NAO Report & PAC Inquiry
The NAO published its report 'Capability in the civil service' in March 2017. It made a number of sensible recommendations having noted that (emphasis added):
The capability of the civil service means its ability to implement policy effectively. The civil service needs the right number of people with the right skills in the right place, supported by effective accountability, governance and information. This report focuses on the people aspects of capability – specifically, whether the civil service has the right specialist capacity and skills to undertake all that government wants it to do. … Recent budgetary constraints have meant that departments have had to undertake ambitious transformation programmes to rationalise their organisational structures, change the way they deliver services or add efficiencies to existing processes. Departments have faced significant reductions in their administrative budgets, with corresponding reductions in staff numbers and resources that can be used for learning and development. Departments also need different skills as they introduce different operating models and new technology.
Civil servants are responsible for an increasingly complex range of tasks and projects. Government is asking the civil service to deliver more, even though its size has reduced by 26% since 2006. The work of government is becoming ever more technical, and delivering government policy objectives increasingly needs a response from the civil service. This may be through providing joined-up services to the public, or carrying out programmes that need departments to coordinate their work. Government’s major projects have an estimated whole-life cost of over £405 billion with 29 considered to be complex transformation projects.
Weaknesses in capability undermine government’s ability to achieve its objectives. We have recently seen improvements in how some departments manage projects but we continue to report regularly on troubled projects. Our work shows that many delivery problems can be traced to weaknesses in capability. For example, a lack of expertise in project and programme management contributed to the collapse of the InterCity West Coast franchise competition in 2012. We also found that the Common Agricultural Delivery Programme suffered from a high turnover of senior leaders. The Infrastructure and Projects Authority’s (IPA) gateway reviews show that skills, management and resourcing are among the top three concerns highlighted by reviewers.

◆ Written exercise 1:
Transcribe everything in the civil service capability passage from "Civil servants are" down to "complex transformation projects.".
The passage on civil service capability and the rows that come after it are unrelated material.

Source data:
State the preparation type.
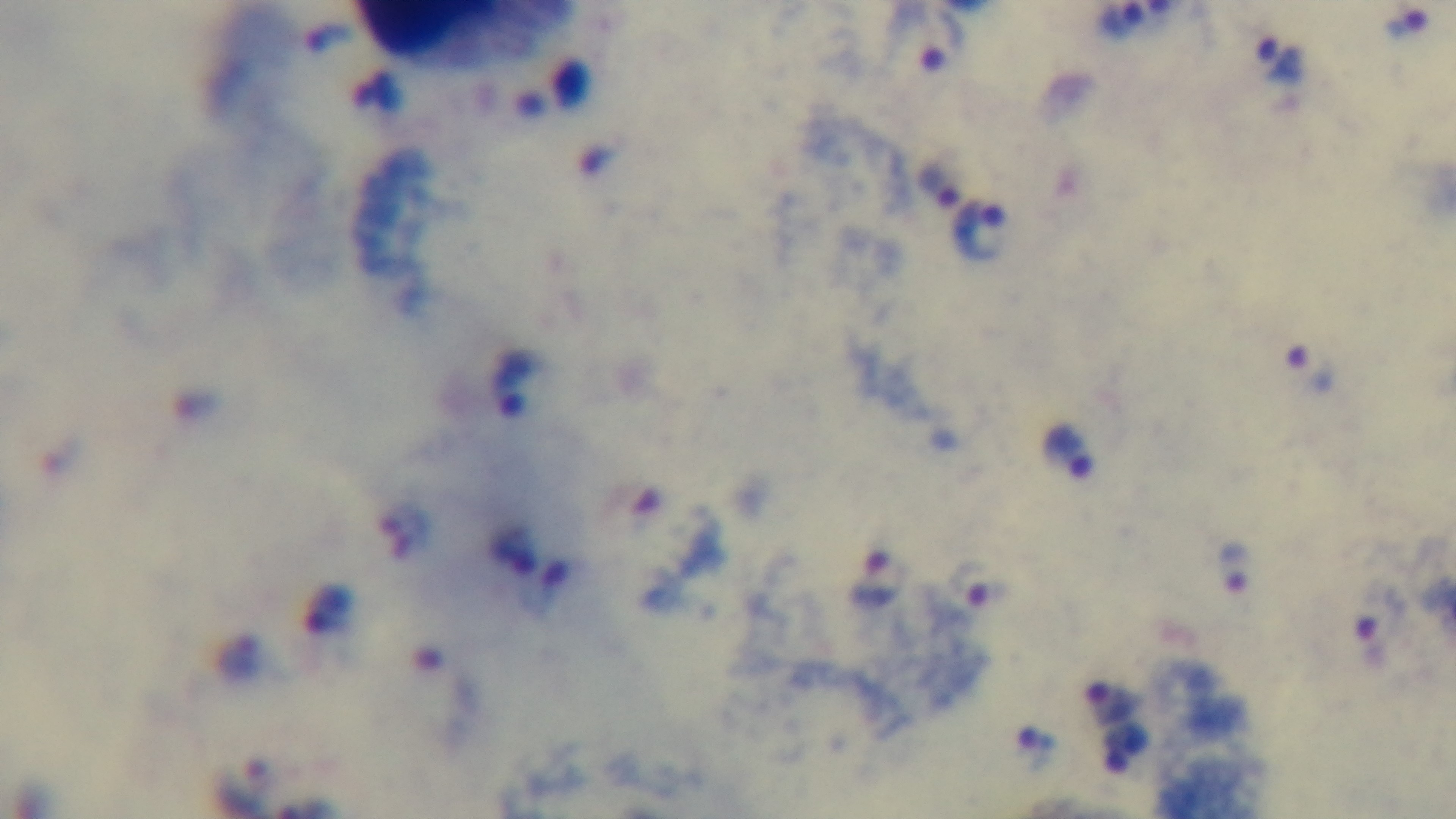

Thick.

100x oil-immersion objective. Malaria status: infected. Single field of view. Giemsa-stained. Light microscopy. Captured with a mounted 4K digital camera.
State which parasite is depicted.
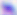

Toxoplasma gondii.

Summary:
  - Modality: micrograph
  - Magnification: 400x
Report the malaria status of this cell.
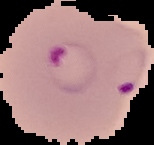

It is parasitized.

Summary:
  - Preparation: thin blood film
  - Image type: segmented cell region on a black background
  - Image size: 154×145 pixels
Classify this cell by malaria status.
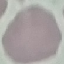
Uninfected.

Summary:
  - Image type: cell patch, automatically extracted from a larger field of view and resized to 64 × 64 pixels
  - Stain: Giemsa
  - Capture: smartphone camera at the microscope eyepiece
  - Preparation: thin smear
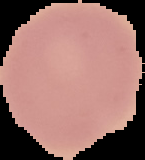

Malaria status: uninfected. Cell region segmented out of the field of view; the surrounding area is masked to black. From a thin blood smear. Image is 145×160 pixels.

◆ Written exercise 2:
Rewrite every line of the rows above as a numbered list, skipping blank lines and omitting the picture markers.

◆ Task solution 1:
Civil servants are responsible for an increasingly complex range of tasks and projects. Government is asking the civil service to deliver more, even though its size has reduced by 26% since 2006. The work of government is becoming ever more technical, and delivering government policy objectives increasingly needs a response from the civil service. This may be through providing joined-up services to the public, or carrying out programmes that need departments to coordinate their work. Government’s major projects have an estimated whole-life cost of over £405 billion with 29 considered to be complex transformation projects.

◆ Task solution 2:
1. State the preparation type.
2. Thick.
3. 100x oil-immersion objective. Malaria status: infected. Single field of view. Giemsa-stained. Light microscopy. Captured with a mounted 4K digital camera.
4. State which parasite is depicted.
5. Toxoplasma gondii.
6. Summary:
7.   - Modality: micrograph
8.   - Magnification: 400x
9. Report the malaria status of this cell.
10. It is parasitized.
11. Summary:
12.   - Preparation: thin blood film
13.   - Image type: segmented cell region on a black background
14.   - Image size: 154×145 pixels
15. Classify this cell by malaria status.
16. Uninfected.
17. Summary:
18.   - Image type: cell patch, automatically extracted from a larger field of view and resized to 64 × 64 pixels
19.   - Stain: Giemsa
20.   - Capture: smartphone camera at the microscope eyepiece
21.   - Preparation: thin smear
22. Malaria status: uninfected. Cell region segmented out of the field of view; the surrounding area is masked to black. From a thin blood smear. Image is 145×160 pixels.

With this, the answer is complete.